Optical devices use reflection, refraction, or diffraction to move light around. Optics which use refraction, such as lenses, are usually designed to reduce refraction. The binary optics found in ChromaDepth 3-D glasses, combine refraction and diffraction to make thin optics that act like thick glass prisms. After two years of development work with MIT, the ChromaDepth 3-D production solution was found.

ChromaDepth lenses were first used commercially in June 1992.

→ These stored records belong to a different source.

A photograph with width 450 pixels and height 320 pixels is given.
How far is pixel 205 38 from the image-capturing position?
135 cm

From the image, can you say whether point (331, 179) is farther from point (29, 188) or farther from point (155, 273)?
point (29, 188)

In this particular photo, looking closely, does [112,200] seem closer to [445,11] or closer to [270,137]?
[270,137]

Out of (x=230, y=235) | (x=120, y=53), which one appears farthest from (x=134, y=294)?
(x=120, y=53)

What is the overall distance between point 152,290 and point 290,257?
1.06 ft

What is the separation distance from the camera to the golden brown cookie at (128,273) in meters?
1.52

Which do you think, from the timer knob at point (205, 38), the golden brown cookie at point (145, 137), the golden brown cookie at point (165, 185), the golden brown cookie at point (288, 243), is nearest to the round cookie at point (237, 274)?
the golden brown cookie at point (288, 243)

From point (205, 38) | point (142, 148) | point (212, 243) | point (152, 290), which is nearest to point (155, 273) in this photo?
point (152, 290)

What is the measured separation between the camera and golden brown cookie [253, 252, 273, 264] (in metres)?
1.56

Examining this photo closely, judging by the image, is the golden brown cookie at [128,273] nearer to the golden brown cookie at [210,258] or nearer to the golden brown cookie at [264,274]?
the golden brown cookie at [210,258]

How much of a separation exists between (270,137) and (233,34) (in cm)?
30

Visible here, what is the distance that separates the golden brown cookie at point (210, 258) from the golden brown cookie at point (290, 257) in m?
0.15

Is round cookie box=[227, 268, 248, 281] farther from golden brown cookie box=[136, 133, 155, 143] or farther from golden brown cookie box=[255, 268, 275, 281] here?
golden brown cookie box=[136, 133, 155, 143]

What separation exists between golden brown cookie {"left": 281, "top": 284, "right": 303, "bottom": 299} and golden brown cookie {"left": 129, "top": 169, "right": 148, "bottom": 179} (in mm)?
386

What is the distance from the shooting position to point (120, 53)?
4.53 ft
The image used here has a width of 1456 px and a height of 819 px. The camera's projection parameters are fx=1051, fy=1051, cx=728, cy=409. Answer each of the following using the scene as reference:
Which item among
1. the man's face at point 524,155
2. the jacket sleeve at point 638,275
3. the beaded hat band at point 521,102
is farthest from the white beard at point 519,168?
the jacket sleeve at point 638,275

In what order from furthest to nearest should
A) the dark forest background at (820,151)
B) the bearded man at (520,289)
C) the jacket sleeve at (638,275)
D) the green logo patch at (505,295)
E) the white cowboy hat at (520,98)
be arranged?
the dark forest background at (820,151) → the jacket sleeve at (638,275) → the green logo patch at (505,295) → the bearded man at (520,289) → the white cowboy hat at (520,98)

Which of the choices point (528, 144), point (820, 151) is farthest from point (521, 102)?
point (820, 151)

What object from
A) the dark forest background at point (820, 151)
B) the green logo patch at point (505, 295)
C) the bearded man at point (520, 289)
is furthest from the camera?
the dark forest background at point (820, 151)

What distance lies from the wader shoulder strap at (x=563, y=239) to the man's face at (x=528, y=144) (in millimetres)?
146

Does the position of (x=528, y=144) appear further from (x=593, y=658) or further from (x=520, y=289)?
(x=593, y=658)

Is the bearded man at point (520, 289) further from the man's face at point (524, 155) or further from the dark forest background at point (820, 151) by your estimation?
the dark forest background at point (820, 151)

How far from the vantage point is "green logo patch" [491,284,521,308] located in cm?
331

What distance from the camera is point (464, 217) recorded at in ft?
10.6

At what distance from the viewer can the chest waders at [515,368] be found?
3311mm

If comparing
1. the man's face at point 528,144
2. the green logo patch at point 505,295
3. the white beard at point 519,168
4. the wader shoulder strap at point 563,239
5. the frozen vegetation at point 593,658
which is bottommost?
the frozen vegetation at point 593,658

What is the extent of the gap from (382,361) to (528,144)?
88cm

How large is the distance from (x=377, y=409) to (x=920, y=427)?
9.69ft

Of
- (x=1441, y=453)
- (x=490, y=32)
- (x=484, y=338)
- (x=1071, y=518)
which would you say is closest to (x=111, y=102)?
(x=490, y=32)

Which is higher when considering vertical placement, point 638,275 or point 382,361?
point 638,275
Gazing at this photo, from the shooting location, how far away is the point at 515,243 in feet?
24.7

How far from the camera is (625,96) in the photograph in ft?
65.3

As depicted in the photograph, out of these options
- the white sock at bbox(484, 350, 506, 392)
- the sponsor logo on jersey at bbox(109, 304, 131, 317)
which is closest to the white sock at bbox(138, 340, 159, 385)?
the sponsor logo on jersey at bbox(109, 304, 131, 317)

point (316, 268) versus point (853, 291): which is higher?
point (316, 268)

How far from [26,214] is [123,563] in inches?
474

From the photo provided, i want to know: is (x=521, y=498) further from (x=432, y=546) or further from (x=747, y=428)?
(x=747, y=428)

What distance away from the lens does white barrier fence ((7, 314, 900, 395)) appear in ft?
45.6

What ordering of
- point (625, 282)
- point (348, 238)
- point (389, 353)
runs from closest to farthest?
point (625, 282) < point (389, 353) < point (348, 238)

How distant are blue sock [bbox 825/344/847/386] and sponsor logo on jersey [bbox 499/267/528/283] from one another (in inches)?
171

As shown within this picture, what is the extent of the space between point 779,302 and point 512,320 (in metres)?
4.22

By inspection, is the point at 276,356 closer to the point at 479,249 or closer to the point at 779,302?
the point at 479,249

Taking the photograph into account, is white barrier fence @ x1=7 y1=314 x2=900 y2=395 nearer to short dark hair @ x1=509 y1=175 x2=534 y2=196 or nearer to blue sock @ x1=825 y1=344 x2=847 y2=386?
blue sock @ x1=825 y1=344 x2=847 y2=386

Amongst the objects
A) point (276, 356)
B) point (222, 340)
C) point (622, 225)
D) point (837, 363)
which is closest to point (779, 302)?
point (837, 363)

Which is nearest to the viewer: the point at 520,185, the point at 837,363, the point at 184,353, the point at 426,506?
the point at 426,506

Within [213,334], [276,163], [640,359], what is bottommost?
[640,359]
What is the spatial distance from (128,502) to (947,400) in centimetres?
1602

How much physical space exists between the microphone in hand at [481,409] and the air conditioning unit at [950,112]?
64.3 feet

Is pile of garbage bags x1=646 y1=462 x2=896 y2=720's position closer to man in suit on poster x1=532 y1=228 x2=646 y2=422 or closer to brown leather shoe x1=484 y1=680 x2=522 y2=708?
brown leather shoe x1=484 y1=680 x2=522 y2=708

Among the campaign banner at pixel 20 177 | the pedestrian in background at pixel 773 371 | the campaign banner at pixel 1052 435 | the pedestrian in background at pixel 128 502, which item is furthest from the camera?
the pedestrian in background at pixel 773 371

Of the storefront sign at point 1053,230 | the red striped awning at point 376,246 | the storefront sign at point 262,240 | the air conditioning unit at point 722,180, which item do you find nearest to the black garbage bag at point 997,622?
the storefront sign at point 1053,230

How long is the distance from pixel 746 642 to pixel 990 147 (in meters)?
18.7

Usage in popular media[edit]

In 1997, American cable TV network Nickelodeon distributed Chromadepth glasses at Blockbuster Video and through some Kraft products, which could be used for special 3D segments on new programming that September, terming the glasses "Nogglegoggles" and the 3D format "Nogglevision". Rock band KISS utilized the Chromadepth process for an alternate version of the music video for their 1998 single Psycho Circus, releasing it on VHS at that time with a free pair of glasses for viewing. Chromadepth glasses were also utilized for the VH1 series I Love the '80s 3-D, with free pairs of glasses available at Best Buy locations.

Chromadepth glasses have been used and distributed for some haunted house and Halloween attractions for added visual appeal, often featuring custom glasses for patrons. Numerous books, special publications, promotional giveaways, and children's toys have been released with or intended for use with Chromadepth glasses as well, notably including Crayola and Melissa & Doug's lines of 3D art and toy products, and Disney's line of 3D Toy Story 3 products, among many others.

The House of Eternal Return walk-in art installation in Santa Fe, New Mexico, USA has fluorescent murals and sculptures that are intended to have interesting effects when viewed through ChromaDepth glasses.